Private debt or fixed income instruments comprise the largest asset class in impact investing, which pursues positive social and environmental impact goals, accounting for 34% of impact investors’ reported assets under management, a 2017 GIIN survey found.
“This report offers the most definitive evidence for private debt investors still not sure if impact investing is right for them,” GIIN’s CEO, Amit Bouri, said in a statement. “Impact investments in private debt are an attractive option that can yield a stable return and drive capital toward powerful global progress.”
Besides financial performance, the new report examines the investment strategies, fund structures and impact measurement practices of two types of vehicles: 50 private debt impact funds, which primarily invest in emerging markets, and 102 community development loan funds, which exclusively invest in the U.S.
Both PDIFs and CDLFs in the study offered stable returns. Weighted net returns of PDIFs averaged 2.6% per annum since 2012, with the 90th percentile registering 10% returns in 2016.
CDLFs paid an average of 2.9% on their notes, with the 90th percentile registering 3.6% return in 2016.
According to the report, PDIFs had a Sharpe ratio of 0.77, which compares favorably with other traditionally stable asset classes such as bonds or cash. They also offer an uncorrelated asset for portfolio diversification.
The fixed income funds demonstrated very high portfolio quality overall, with average write-off ratios in both sets of funds below 1%.
Characteristics of the Funds
Private debt impact funds in the sample ranged in size from $3 million to more than $1 billion, with a median just below $100 million as of December 2016. Total assets in the sample were $10.6 billion as of December 2016, registering compound annual growth of 15% between 2012 and 2016.
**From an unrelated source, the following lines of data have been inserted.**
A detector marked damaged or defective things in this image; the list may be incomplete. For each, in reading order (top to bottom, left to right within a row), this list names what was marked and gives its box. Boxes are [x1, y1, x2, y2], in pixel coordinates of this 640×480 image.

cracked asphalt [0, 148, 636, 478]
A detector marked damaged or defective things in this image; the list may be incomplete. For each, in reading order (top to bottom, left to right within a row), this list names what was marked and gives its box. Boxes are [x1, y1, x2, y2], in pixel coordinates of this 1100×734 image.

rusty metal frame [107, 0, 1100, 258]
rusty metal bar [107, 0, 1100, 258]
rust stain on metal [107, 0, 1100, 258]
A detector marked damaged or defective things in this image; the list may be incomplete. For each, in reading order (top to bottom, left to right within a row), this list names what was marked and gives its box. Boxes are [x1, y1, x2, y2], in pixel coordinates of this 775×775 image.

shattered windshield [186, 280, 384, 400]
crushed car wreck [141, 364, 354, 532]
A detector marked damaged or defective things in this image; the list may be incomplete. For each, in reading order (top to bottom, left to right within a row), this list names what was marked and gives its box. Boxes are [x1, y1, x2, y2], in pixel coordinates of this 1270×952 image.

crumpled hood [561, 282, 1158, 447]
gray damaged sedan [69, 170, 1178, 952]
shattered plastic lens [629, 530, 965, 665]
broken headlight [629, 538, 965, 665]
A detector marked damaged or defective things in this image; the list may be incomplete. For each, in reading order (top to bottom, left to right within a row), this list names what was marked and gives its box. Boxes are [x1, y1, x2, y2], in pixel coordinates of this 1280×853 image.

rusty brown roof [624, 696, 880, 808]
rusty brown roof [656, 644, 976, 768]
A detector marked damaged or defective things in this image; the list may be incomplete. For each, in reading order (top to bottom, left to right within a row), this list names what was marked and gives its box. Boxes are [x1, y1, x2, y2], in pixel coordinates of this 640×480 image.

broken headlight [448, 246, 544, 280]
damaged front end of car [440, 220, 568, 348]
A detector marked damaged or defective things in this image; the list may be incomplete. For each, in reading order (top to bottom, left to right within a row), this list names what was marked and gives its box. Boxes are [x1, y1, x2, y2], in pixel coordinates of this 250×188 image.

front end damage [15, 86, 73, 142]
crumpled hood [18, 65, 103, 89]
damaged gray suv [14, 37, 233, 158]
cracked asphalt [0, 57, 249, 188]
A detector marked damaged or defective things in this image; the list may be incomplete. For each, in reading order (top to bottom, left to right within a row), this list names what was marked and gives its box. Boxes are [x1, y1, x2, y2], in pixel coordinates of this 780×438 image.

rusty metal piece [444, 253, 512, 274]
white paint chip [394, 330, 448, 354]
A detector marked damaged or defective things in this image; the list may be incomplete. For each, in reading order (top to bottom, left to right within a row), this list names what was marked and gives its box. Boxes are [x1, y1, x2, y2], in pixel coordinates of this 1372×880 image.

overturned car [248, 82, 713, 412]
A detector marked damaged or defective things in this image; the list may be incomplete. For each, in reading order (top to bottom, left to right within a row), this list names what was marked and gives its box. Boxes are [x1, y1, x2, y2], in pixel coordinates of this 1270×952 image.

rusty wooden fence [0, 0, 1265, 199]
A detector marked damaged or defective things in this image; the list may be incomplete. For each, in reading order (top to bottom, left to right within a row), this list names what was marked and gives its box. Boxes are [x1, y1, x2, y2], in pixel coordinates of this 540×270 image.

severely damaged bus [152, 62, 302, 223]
A majority of the PDIF sample focused on the financial services sector, followed by arts and culture, education, energy, and food and agriculture.
The PDIFs invest in emerging markets around the world, with nearly two-thirds of their overall weighted portfolio allocations going to Eastern Europe and Central Asia and to Latin America and the Caribbean.
Some 40% of sample PDIFs were fully hedged. The fully unhedged ones demonstrated higher volatility, but also higher average returns.
Approximately one-third of PDIFs used leverage, which represented on average 20% of their total assets.
Institutional and retail investors accounted for the biggest share of funding for PDIFs: 37.9% and 33.5%, respectively.
The funds measure impact through various output metrics, which vary by impact theme and include such metrics as “number of women/clients reached” and “metric tons of CO2 emissions reduced.”
The report noted that typical community development loan funds were small in asset size, with approximately $25 million under management at the median as of December 2016. Assets in the total sample as of December 2016 were $5.6 billion, with an average CAGR of 5% since 2012.
CDLFs with a core focus on affordable housing dominated the sample, representing about half of total sample assets. Other funds focused on business lending, community facilities and micro-enterprises. Ninety-eight out of 102 CDLFs were nonprofit companies.
All CDLFs used leverage, which accounted for almost half of total assets.
According to the study, 75% of CDLF funding was sourced from institutional investors, including pension funds; financial institutions such as insurance companies, banks and foundations; and nongovernmental organizations. Public funders represented 18% of total assets.
CDLFs measure impact through various output metrics encompassed by different impact themes, including affordable housing units created or retained, jobs created or retained and number and diversity of beneficiaries reached.